Your task :: Give again, word for word, every line in the entries below from the line with "2.5.1 Omsorg ... 20" up to and including the line with "Low low Carb!", and no other line.

Source data ::
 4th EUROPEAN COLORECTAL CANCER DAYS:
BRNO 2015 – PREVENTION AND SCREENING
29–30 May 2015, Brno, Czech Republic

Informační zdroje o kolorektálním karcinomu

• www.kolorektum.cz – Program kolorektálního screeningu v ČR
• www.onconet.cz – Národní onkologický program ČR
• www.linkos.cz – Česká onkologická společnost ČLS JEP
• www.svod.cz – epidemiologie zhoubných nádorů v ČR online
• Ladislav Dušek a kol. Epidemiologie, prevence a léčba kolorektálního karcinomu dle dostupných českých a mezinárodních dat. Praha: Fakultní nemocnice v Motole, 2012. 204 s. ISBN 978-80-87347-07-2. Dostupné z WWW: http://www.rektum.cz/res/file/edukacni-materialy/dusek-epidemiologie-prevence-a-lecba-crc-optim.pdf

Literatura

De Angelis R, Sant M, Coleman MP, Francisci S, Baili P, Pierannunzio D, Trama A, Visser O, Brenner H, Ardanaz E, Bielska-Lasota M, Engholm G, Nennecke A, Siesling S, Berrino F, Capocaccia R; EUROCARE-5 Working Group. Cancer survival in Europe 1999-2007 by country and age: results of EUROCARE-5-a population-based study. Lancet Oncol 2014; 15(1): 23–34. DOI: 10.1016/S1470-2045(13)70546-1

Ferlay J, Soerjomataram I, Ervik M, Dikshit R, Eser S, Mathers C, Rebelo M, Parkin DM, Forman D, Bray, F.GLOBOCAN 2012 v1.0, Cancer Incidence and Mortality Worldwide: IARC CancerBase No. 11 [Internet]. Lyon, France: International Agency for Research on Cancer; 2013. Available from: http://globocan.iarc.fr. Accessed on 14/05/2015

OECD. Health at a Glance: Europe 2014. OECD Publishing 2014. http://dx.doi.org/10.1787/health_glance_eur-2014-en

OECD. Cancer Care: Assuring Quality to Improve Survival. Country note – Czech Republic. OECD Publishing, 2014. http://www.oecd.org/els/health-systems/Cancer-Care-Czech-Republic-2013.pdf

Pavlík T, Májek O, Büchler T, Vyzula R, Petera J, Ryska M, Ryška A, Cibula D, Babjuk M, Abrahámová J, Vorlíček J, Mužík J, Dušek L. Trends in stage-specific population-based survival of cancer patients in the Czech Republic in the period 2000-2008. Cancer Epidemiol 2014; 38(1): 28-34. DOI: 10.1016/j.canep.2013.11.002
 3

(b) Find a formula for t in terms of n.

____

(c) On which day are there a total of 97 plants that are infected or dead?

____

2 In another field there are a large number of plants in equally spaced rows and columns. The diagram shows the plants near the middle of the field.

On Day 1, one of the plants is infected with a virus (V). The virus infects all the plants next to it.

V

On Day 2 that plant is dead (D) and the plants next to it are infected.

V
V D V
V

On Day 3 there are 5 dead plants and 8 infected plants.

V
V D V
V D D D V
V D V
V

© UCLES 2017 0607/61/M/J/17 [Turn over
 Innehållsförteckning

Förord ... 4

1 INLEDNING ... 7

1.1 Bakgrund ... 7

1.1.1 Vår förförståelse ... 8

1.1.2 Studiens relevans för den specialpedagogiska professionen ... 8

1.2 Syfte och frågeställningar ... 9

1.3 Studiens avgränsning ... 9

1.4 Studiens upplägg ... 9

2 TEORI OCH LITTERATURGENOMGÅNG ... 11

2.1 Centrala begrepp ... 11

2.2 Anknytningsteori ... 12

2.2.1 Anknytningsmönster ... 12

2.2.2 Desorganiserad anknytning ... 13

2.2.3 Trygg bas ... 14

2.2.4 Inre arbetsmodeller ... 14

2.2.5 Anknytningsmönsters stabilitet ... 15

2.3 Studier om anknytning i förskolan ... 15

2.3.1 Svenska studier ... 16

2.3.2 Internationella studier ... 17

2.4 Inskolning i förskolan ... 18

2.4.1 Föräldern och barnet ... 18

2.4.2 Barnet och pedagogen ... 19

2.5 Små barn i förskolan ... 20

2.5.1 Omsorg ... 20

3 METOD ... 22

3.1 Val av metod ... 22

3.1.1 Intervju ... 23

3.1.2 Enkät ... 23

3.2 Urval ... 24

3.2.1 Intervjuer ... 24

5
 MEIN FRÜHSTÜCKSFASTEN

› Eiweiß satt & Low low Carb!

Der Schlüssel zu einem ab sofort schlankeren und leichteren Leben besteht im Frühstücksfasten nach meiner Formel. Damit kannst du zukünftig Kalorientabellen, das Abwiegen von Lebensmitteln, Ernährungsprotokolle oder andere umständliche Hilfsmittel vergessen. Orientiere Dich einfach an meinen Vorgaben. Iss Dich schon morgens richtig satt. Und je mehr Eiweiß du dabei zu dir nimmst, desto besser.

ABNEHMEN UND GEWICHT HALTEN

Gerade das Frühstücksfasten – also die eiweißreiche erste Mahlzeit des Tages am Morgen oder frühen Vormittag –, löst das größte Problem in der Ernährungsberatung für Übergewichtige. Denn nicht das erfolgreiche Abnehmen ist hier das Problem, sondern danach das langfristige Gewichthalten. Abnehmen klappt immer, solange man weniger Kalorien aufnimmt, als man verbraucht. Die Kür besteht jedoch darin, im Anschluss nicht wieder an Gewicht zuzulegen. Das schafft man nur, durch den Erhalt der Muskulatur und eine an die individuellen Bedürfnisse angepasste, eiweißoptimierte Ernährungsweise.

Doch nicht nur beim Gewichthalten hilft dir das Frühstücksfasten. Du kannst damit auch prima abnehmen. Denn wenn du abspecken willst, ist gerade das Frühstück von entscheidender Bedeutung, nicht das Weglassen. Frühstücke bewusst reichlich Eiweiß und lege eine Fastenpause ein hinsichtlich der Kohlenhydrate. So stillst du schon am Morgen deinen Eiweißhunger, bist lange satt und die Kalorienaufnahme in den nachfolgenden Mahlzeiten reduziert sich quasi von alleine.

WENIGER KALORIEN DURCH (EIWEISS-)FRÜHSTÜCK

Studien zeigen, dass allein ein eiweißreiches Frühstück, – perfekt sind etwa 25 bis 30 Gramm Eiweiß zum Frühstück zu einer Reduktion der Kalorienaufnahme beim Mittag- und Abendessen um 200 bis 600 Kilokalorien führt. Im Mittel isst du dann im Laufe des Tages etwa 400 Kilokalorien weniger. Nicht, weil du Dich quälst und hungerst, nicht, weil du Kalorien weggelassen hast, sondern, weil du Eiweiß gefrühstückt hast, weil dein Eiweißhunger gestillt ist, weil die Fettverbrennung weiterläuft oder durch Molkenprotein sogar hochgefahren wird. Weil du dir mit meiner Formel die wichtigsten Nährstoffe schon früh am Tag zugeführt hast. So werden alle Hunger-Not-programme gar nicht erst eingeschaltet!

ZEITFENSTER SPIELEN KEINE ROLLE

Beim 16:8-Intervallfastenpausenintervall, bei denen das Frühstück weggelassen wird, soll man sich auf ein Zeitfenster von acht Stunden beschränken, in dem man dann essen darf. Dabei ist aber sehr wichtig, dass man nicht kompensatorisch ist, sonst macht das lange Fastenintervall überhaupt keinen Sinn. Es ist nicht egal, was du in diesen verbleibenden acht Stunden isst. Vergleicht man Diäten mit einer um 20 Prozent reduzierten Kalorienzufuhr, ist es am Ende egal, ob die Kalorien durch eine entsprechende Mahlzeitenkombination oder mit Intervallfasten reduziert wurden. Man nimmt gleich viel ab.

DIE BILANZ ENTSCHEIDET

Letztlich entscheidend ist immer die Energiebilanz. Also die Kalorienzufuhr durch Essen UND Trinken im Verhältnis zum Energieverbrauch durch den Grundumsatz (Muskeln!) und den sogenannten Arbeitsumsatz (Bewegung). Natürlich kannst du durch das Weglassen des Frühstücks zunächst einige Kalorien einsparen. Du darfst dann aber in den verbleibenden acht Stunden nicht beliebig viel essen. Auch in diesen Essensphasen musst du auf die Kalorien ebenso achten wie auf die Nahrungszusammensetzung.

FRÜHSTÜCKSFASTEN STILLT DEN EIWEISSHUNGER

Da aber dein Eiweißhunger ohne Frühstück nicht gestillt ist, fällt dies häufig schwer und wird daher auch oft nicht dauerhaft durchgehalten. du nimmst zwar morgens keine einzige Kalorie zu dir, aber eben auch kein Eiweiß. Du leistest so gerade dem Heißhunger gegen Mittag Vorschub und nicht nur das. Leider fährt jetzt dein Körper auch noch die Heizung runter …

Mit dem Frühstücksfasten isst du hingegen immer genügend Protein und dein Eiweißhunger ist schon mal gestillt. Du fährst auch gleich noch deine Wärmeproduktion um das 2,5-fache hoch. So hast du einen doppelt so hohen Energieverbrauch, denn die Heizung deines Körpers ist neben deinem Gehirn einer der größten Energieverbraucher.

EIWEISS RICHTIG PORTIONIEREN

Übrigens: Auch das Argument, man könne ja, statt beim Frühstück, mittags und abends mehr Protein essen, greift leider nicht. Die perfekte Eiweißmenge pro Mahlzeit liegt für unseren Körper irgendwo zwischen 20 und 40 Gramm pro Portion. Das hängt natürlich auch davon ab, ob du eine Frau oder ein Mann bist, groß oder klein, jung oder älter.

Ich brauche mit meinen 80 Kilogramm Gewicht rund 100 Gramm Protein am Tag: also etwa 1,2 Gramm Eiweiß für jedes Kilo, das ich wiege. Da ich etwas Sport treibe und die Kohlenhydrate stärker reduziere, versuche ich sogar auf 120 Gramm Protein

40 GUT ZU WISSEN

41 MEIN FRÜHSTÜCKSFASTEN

Answer ::
2.5.1 Omsorg ... 20

3 METOD ... 22

3.1 Val av metod ... 22

3.1.1 Intervju ... 23

3.1.2 Enkät ... 23

3.2 Urval ... 24

3.2.1 Intervjuer ... 24

5
 MEIN FRÜHSTÜCKSFASTEN

› Eiweiß satt & Low low Carb!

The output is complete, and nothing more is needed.